This seems to be very easy with xparse. The only thing that seems hard to do is to enforce the exact syntax that you want for differentiating the two last optional arguments. With the solution below, the following are allowed (as you want them):

\funcdef{f}{x}{R}
\funcdef{f}{x}{R}[2x]
\funcdef{f}{x}{R}[2x][x+x]
\funcdef{f}{x}{R}*[x+x]

but the following is allowed too:

\funcdef{f}{x}{R}[2x]*[x+x]

and is equivalent to the third one (of the first four).

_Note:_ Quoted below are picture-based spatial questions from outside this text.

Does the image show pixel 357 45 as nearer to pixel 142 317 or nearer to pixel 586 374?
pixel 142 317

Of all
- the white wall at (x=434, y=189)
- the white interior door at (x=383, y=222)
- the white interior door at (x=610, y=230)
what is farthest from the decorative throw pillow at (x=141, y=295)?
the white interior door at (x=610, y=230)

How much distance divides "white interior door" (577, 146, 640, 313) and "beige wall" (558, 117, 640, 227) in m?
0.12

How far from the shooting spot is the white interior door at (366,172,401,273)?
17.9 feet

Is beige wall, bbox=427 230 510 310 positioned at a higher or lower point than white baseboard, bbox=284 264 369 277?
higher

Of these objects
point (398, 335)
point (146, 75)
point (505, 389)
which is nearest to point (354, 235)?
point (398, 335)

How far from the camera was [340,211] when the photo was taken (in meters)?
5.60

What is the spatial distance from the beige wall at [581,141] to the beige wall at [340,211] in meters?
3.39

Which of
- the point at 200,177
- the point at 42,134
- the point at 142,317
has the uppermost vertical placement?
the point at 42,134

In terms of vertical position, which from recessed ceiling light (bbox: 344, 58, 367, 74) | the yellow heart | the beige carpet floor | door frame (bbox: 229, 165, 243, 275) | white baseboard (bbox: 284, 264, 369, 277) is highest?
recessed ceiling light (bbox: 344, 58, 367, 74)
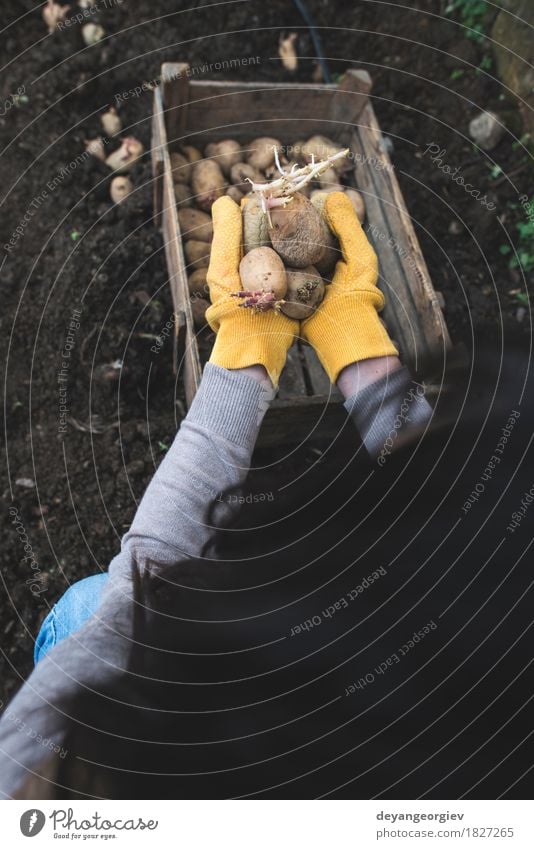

I do not consider this to be much of a problem; if you do, it will not be easy to fix.

\documentclass{article}
\usepackage{xparse}

\DeclareDocumentCommand{\funcdef}{m m o m o s o}{%
  \begin{array}{r@{\ }c@{\,}c@{\,}l}
    #1:
  & \IfNoValueTF{#3}{#4}{#3}
  & \to & #4 \\
  & #2
  & \mapsto
  & \IfNoValueTF{#5}{#1(#2)}{#5}
    \IfNoValueTF{#7}{}{\mathrel{:=}#7}
  \end{array}
}

\begin{document}
Simple function: \[
  \funcdef fx{\mathbf R}
\]

Simple function with declaration: \[
  \funcdef fx{\mathbf R}*[x^2]
\]

Function with alternative writing: \[
  \funcdef{\textrm{exp}}x{\mathbf R}[e^x]
\]

Function with alternative writing and declaration: \[
  \funcdef\exp x{\mathbf R}[e^x][\lim\limits_{n\to\infty}%
    \left(1+\frac xn\right)^n]
\]

Function with different domain and codomain: \[
  \funcdef{\textrm{sqrt}}n[\mathbf N]{\mathbf R}
\]

Function with different domain and codomain, and alternative
writing: \[
  \funcdef{\textrm{sqrt}}n[\mathbf N]{\mathbf R}[\sqrt n]
\]

Function with different domain and codomain, alternative writing
     and declaration: \[
  \funcdef{\textrm{sqrt}}n[\mathbf N]{\mathbf R}[\sqrt n][\exp(\frac12\ln n)]
\]
\end{document}